The fibres and cement are mixed to a slurry with water and a sheet formed by squeezing water out as the material passes around a drum before being moulded into a corrugated profile.
What happens next determines the strength and characteristics of the product.   Semi compressed products are stacked and cured under their own weight- the initial thickness of the material is approximately 7.5mm and it finishes after curing at around 6mm.   A fully compressed sheet comes off the drum at 9mm and is subjected to massive pressure during the moulding process, removing more water and producing the final thickness of 6mm approx to give a stronger material with lower water content.
Eternit and Cembrit supply semi-compressed products, the only fully compressed roof cladding sheet suitable for the UK climate is manufactured by Landini and distributed by Briarwood.   All three of these manufacturers produce quality roofing materials with interchangeable profiles, tried and trusted in the UK, and we are proud to offer the full range: the choice is yours.
Fibre cement sheets are available in a range of colours and finishes: "Natural" is the unpainted cement grey which can also be supplied painted in a standard range of dark blue/black, green and brown supplemented by "accent" colours (depending on manufacturer) if you really want them.   Additionally a range of colour washed sheets which have pale pastel shades are available at less cost than painted sheets
The major benefit that fibre cement cladding has over steel lies in the fact that it is vapour permeable.   Water which has condensed on the inner surface is absorbed and evaporates from the top surface preventing dripping and reducing humidity inside the building.   Condensation is caused when warmer humid air comes into contact with a cooler surface and the water vapour condenses into droplets on the inside face of the roof and wall cladding.   The droplets then run down to the nearest purlin, coalesce and drip drip drip drip.   High humidity is common in farm environments such as livestock buildings and grain stores with drying floors.
Other advantages are corrosion resistance and freedom from maintenance.
The disadvantages are that installation is a little trickier (but not insurmountably, courage mon brave!) for the amateur builder, the cost is higher especially
if a coloured finish is required and that they do not respond well to a knock (for example during tipping in limited headroom), instead of denting the whole sheet will shatter.
Steel cladding (aka box profile, wrinkly tin etc) has a galvanised sheet steel as a substrate which is then given a polyester base coating (usually in grey) before being top coated with either Plastisol or Polyester.
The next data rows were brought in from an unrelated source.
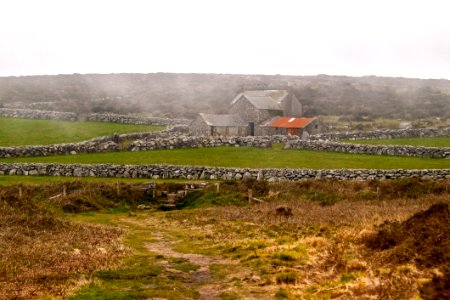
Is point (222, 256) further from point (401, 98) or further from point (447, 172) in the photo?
point (401, 98)

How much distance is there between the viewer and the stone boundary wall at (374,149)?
163ft

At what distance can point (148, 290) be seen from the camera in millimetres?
15812

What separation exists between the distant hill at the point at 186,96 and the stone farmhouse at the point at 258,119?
43.1 feet

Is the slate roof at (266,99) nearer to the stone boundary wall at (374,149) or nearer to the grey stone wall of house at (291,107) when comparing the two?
the grey stone wall of house at (291,107)

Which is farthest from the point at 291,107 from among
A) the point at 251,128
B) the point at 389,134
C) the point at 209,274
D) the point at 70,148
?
the point at 209,274

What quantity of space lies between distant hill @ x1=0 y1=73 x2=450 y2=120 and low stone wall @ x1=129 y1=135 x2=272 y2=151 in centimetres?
3662

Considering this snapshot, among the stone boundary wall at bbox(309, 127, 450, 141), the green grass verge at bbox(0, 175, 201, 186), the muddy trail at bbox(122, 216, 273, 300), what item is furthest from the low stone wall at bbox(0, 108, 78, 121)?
the muddy trail at bbox(122, 216, 273, 300)

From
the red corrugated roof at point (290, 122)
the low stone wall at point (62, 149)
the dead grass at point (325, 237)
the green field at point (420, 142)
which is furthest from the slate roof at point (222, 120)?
the dead grass at point (325, 237)

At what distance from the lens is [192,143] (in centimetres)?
5688

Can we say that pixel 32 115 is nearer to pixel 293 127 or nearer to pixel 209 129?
pixel 209 129

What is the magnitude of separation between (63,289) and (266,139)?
46.0 metres

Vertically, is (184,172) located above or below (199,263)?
below

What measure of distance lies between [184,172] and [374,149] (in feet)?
59.6

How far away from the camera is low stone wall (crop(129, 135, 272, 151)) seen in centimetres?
5525
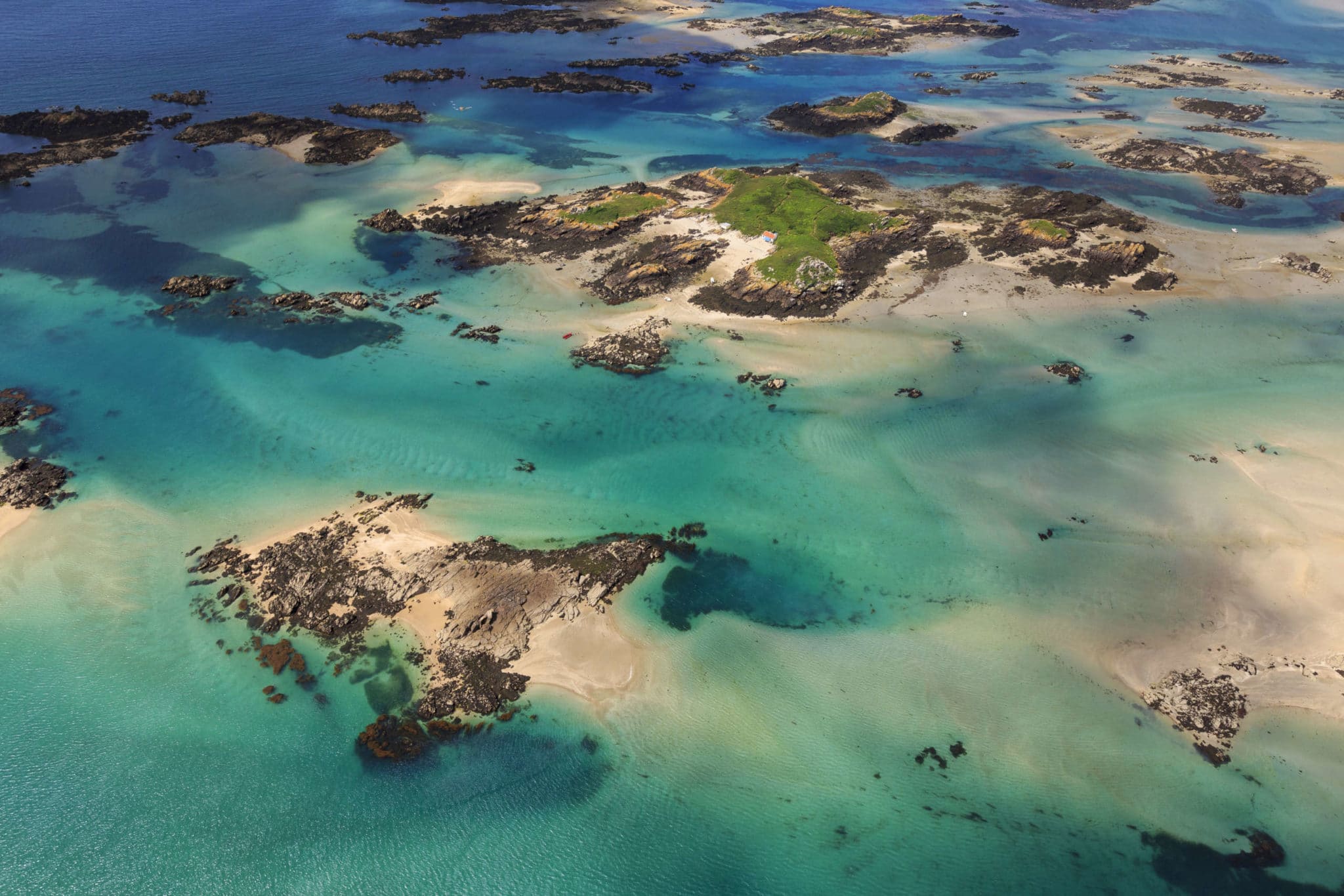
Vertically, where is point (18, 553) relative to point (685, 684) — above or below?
above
Polyester is a tough heat cured paint finish (like a radiator) whereas plastisol is a much thicker vinyl coating with a textured (leathergrain or scintilla) finish. Both are available in a wide range of colours.
A guage of 0.7mm is necessary for roofing whereas 0.5mm is used for side cladding.   There is a huge range of profiles available which can be difficult to match if you wish to extend later.
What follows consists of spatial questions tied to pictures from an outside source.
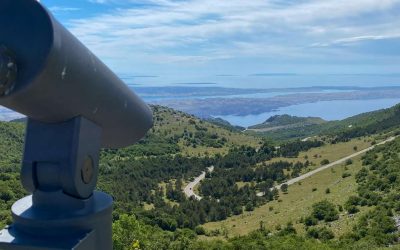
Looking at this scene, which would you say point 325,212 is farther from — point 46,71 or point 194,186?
point 46,71

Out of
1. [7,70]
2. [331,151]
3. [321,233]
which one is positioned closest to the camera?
[7,70]

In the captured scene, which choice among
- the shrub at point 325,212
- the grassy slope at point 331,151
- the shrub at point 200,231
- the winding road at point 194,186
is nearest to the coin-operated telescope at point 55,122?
the shrub at point 325,212

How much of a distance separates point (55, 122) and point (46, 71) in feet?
2.24

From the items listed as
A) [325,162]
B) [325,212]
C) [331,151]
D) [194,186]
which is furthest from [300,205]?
[331,151]

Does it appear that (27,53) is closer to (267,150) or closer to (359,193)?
(359,193)

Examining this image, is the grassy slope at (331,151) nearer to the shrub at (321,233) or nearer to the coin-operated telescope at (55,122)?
the shrub at (321,233)

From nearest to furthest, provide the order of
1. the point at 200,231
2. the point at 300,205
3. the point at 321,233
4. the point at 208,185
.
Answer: the point at 321,233, the point at 200,231, the point at 300,205, the point at 208,185

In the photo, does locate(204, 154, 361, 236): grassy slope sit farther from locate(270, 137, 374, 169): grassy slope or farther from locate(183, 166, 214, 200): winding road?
locate(270, 137, 374, 169): grassy slope

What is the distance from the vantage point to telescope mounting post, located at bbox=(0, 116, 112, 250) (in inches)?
159

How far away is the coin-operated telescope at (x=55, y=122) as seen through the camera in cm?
370

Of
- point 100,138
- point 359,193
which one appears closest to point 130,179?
point 359,193

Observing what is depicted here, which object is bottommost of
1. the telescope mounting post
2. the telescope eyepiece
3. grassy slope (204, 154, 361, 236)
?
grassy slope (204, 154, 361, 236)

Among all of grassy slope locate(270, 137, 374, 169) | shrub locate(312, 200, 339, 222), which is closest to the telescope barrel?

Steel roofing is very susceptible to condensation so should be avoided where high humidity is expected, however it is fine for machinery stores, hay and Straw barns etc where its advantages of lower cost and easier fixing can be happily exploited.
Condensation is much less of an issue for side cladding as the water drips off the tail of the sheet outside, steel is frequently used for this purpose even in live stock buildings and crop stores as its strength and ability to dent rather than break offer important advantages over fibre cement.
You will encounter claims that a steel roof will corrode quickly when laid on steel zed purlins, however we have seen many examples of such roofing with no difficulties at all and we believe that high condensation levels are necessary before this is a problem.
A relatively new material is steel roofing with a so called anti condensation coating.   This is a slight misnomer as condensation still occurs as before but the absorbent nature of the lining holds the moisture to prevent it running and dripping.   We wouldn't recommend this product for high humidity buildings but for workshops and general storage it is an advantage.
The advantages of steel cladding are cost, smart appearance, ease of fitting and breakage resistance.   The disadvantages are condensation and the need for occasional maintenance to get the maximum lifespan.